There are approximately 46m shares outstanding.
NCIS hold two U.S. Patents (#6.260.041 issued July 10, 2001 and #
6.332.141
issued December 18, 2001) entitled FIRST (Fast Internet Real-Time
Search
Technology).
FIRST was developed by NCIS, in house, at a cost in excess of $8M.
We believe it
is the only real-time patented Internet search engine available
today capable of
delivering constantly updated information to the user in minutes,
24/7.
The Company, which discontinued operations in 2001, had at one time
approximately 85 clients, paying monthly account fees.
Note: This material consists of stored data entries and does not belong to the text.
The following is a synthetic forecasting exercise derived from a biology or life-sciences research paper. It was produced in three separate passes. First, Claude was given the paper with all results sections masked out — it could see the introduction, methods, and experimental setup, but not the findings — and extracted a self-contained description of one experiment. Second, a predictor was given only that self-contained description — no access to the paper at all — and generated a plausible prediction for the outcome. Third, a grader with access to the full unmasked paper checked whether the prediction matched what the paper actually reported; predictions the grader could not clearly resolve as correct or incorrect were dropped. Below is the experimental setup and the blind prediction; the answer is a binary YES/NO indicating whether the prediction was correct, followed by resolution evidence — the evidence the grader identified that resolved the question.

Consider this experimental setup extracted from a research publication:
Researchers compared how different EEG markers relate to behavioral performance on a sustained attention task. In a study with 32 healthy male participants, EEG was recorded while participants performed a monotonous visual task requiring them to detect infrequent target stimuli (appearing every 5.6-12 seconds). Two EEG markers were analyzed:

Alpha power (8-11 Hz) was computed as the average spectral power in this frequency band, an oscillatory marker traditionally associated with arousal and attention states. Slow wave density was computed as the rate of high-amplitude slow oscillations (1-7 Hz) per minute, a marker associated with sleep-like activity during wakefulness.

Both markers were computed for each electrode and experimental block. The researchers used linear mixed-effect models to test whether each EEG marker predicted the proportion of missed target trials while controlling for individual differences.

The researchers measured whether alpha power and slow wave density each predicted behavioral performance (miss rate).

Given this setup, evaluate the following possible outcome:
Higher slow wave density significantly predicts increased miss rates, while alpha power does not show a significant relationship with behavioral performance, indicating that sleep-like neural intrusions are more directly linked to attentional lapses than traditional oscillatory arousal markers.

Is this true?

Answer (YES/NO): NO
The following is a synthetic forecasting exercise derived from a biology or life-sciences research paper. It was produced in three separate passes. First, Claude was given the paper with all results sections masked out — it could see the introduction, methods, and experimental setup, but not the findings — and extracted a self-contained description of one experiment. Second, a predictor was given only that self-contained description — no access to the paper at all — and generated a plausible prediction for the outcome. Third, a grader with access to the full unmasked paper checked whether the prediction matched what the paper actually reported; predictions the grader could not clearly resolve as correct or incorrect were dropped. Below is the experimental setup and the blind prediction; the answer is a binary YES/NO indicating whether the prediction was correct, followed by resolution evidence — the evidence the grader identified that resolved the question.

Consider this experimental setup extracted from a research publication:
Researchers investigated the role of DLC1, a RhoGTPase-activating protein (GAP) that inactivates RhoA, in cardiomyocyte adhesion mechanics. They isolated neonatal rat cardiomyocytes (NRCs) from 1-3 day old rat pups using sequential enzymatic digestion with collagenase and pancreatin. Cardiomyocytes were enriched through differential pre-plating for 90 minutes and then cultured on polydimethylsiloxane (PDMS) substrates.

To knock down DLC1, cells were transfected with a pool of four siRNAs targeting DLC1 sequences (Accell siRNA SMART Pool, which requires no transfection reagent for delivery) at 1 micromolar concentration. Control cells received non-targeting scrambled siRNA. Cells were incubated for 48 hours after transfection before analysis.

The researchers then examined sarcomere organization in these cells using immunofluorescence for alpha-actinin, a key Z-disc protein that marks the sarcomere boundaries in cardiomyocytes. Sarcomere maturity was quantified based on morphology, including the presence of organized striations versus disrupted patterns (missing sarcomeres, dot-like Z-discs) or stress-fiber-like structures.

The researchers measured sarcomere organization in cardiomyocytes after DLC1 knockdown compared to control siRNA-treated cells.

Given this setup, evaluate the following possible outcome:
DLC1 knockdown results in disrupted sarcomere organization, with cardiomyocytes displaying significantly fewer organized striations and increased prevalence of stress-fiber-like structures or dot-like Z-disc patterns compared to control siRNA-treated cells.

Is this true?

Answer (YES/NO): YES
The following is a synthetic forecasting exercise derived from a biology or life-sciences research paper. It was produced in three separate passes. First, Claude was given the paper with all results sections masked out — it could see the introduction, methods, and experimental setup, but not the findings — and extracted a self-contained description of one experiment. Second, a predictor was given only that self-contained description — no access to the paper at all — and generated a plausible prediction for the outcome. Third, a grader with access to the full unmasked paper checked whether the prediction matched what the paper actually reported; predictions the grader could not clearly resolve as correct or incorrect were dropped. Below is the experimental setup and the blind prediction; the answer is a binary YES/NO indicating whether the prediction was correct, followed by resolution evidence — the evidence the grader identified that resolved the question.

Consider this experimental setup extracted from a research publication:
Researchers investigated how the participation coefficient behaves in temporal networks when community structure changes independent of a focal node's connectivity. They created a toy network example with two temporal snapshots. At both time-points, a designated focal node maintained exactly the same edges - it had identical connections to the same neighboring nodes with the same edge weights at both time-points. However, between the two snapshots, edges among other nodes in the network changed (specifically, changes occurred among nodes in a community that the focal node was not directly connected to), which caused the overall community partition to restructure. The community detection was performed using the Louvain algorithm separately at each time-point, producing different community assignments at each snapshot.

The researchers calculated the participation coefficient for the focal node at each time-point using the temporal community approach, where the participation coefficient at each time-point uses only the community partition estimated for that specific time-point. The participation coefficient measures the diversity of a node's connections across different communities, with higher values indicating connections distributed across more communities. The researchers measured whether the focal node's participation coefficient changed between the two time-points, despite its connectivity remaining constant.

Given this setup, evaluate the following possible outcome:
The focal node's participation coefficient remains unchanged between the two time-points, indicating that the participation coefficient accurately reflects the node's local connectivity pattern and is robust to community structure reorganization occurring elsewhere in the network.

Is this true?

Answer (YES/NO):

Among its
client were Dow
Chemical, Oracle, EMC, Earthlink, Providian Bank, Titan Corporation
and many
others.
NCIS is desirous of entering into a Formal Agreement ("Licensing
Agreement") to
license its technology to VSUS Technology, Inc. ("VSUS"), for a
period of 50
years, for use in its current systems, and to develop the
technology for
marketing and sales of other applications. Upon signing of the
Licensing
Agreement, NCIS will deliver to VSUS its patented code on a CD-ROM,
which will
allow VSUS to examine the code for the technology and redevelop it
for
additional uses both in the consumer and business-to-business
sectors.
In order to accomplish the foregoing, NCIS proposes the following
transaction:
1: VSUS will supply all the necessary financing, manpower and
equipment to bring
the technology to a viably commercially functional state. The
estimated time
period for this should not exceed 9 months.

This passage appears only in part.